Sebelum resmi diluncurkan, Charged Indonesia mengklaim telah menguji ketangguhan Ndara melalui touring jarak jauh. Kegiatan bertajuk Touring Nusantara menempuh rute sejauh 1.200 kilometer dari Cilegon hingga Bali dalam waktu 5 hari. Uji jalan nyata ini dilakukan untuk memvalidasi performa, daya tahan, dan kenyamanan motor di berbagai medan dan kondisi jalan Indonesia.

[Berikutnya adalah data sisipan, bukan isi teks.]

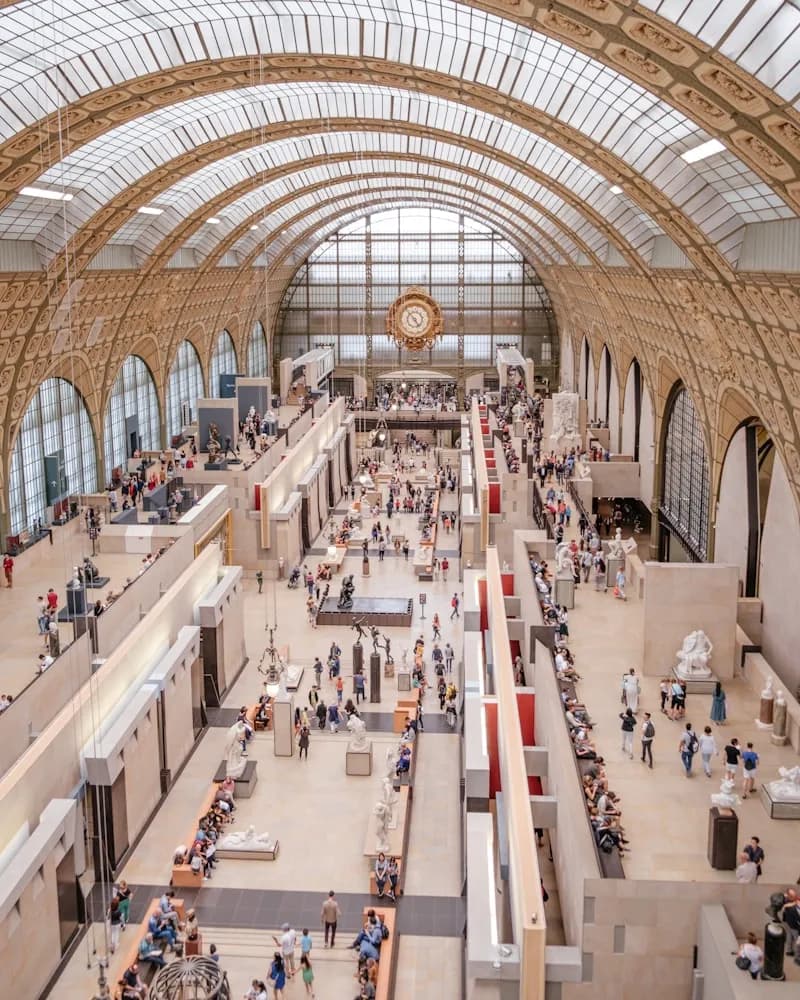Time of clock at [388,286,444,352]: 4:53
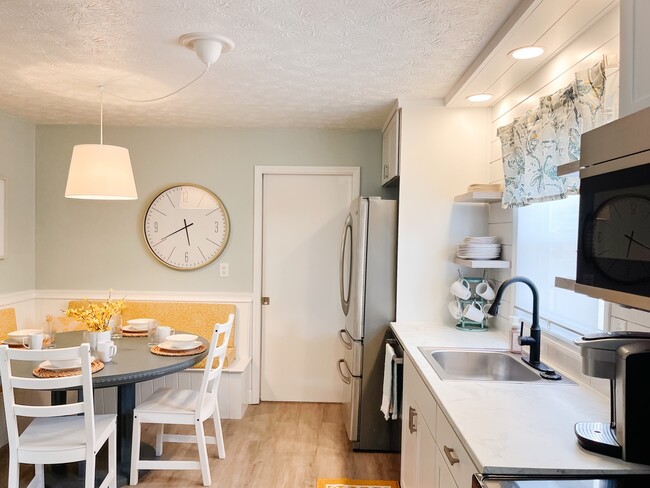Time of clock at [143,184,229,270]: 5:40
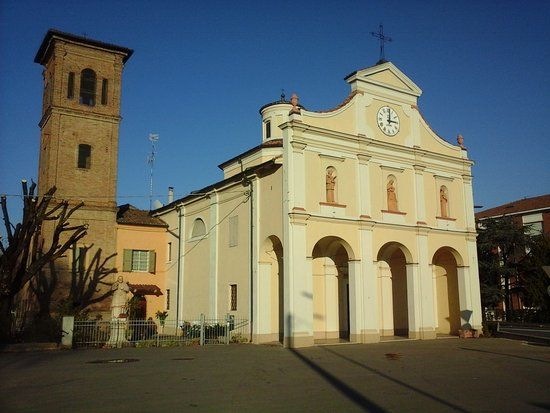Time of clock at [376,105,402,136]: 3:01
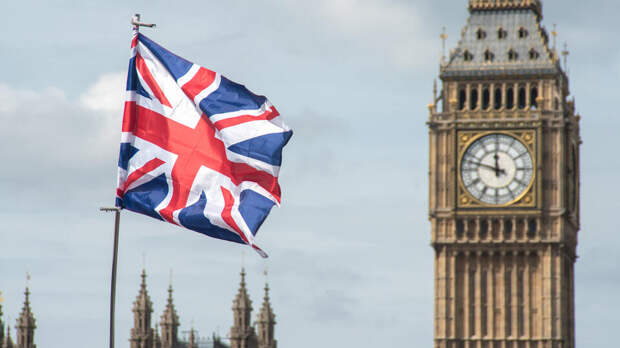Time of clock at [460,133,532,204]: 11:47
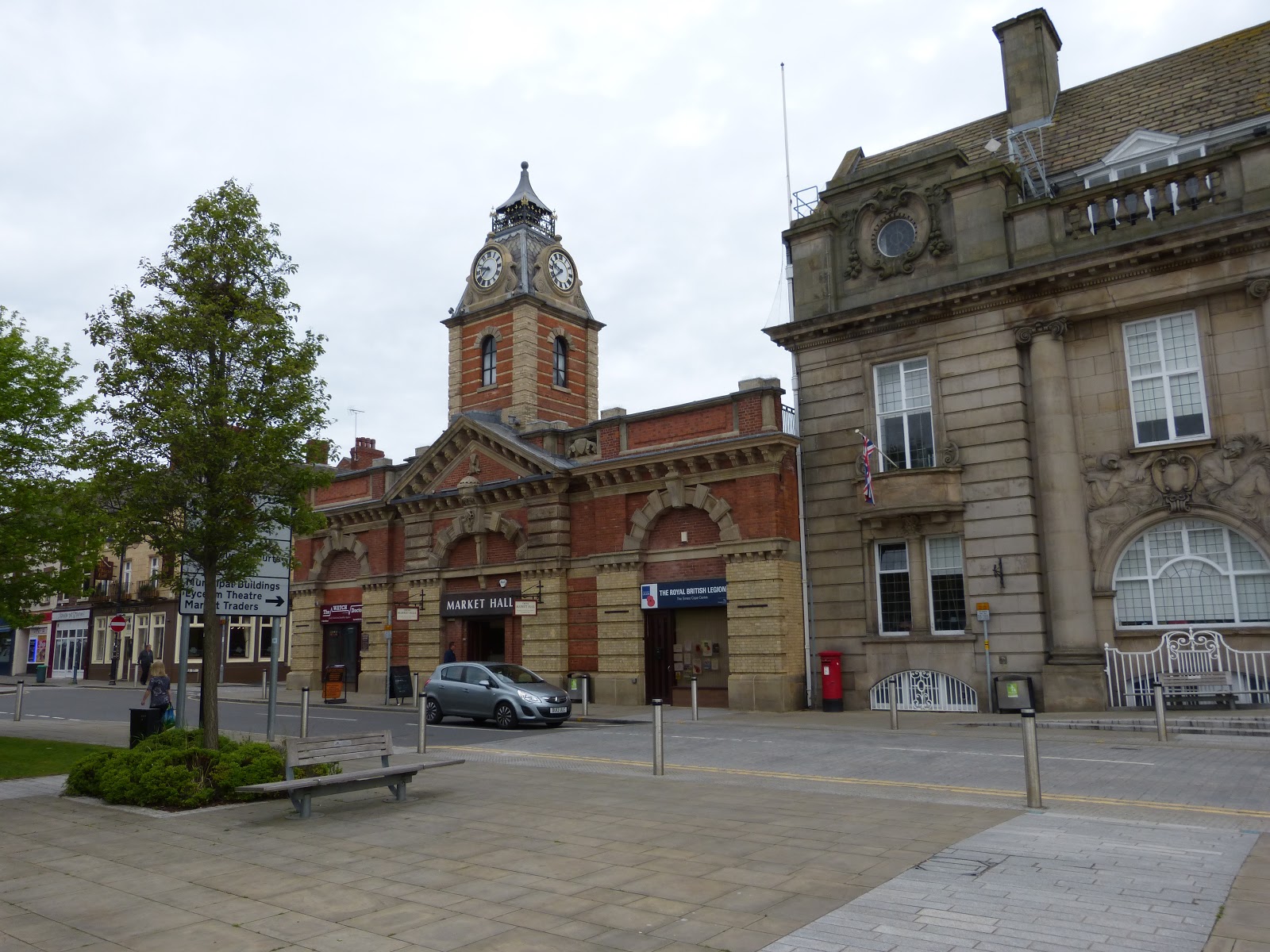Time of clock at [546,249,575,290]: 9:38
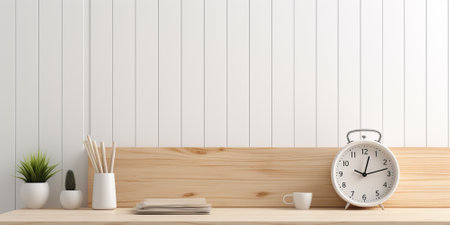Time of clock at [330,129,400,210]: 12:12
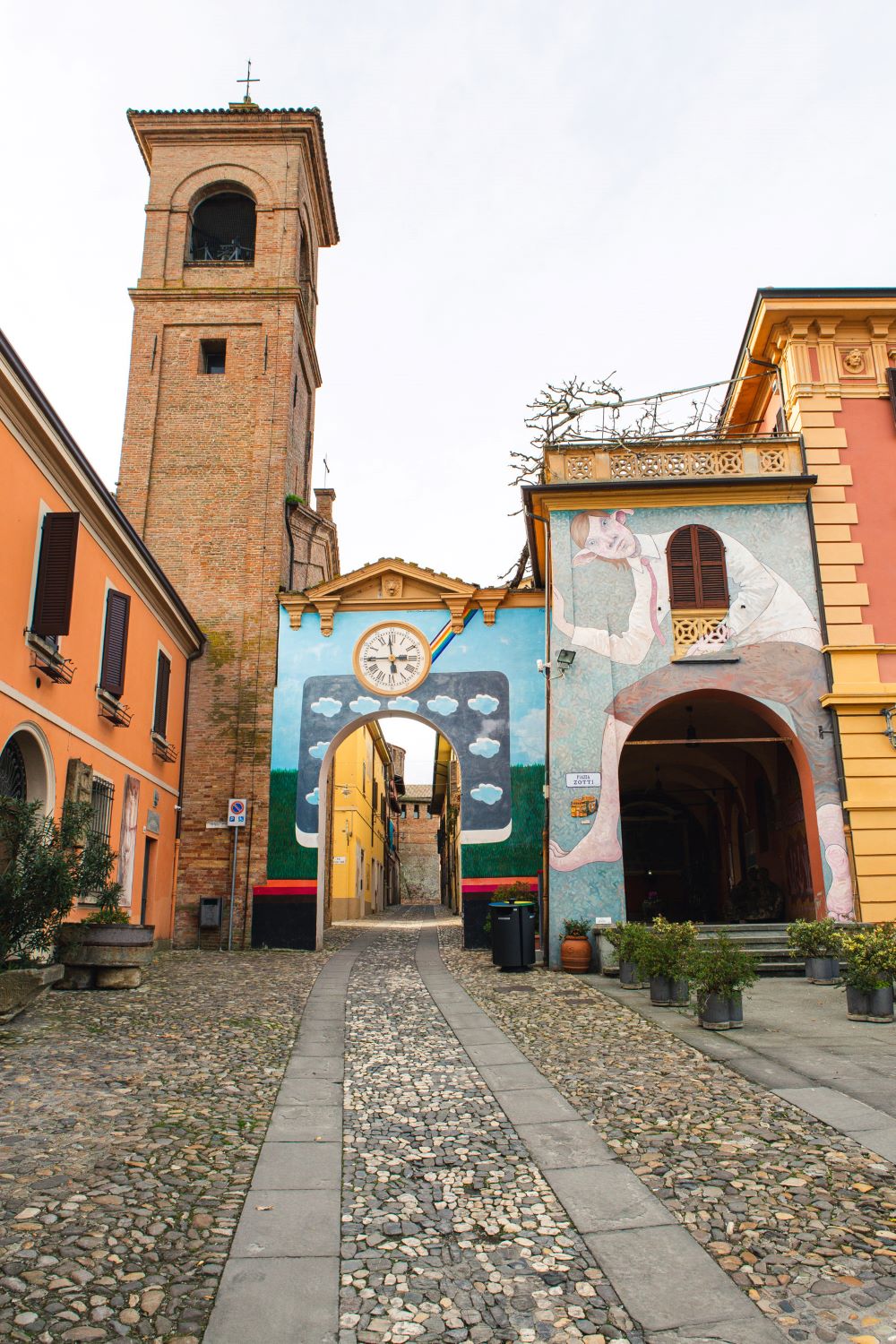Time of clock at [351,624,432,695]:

Desain Terinspirasi Kuda Berlari
Charged Indonesia konsisten menamai produknya dengan kosakata Nusantara. Nama "Ndara" sendiri mengikuti tradisi tersebut. Desain motor ini diklaim terinspirasi dari kekuatan dan keanggunan seekor kuda yang sedang berlari, memadukan estetika organik dengan rekayasa teknik tingkat lanjut. Hasilnya, tampilan motor ini memancarkan kesan dominasi di jalan dengan akselerasi yang responsif dan stabilitas yang terjaga.
Dengan harga mulai Rp 69 juta, Charged Ndara langsung bersaing di segmen motor listrik premium yang selama ini masih sepi pemain. Pabrikan berharap kehadiran model ini bisa mengubah persepsi publik bahwa motor listrik hanya cocok untuk mobilitas perkotaan jarak pendek. Keberhasilan touring lintas Jawa menjadi bukti awal yang coba ditonjolkan untuk meyakinkan konsumen.
Dua Varian Baterai dan Ketersediaan
Charged Ndara tersedia dalam dua pilihan konfigurasi baterai. Varian satu baterai dibanderol Rp 69 juta, sementara varian dua baterai dipatok Rp 79 juta. Kedua harga tersebut merupakan status On The Road (OTR) Jakarta. Belum ada informasi resmi mengenai ketersediaan di dealer-dealer daerah atau skema pembelian secara kredit.
Dengan spesifikasi dan banderol yang diusung, Charged Ndara menjadi salah satu motor listrik produksi dalam negeri dengan harga termahal saat ini. Pasar akan menentukan apakah strategi premium ini bisa berjalan mulus di tengah ekosistem kendaraan listrik Indonesia yang masih bertumpu pada model hemat dan subsidi.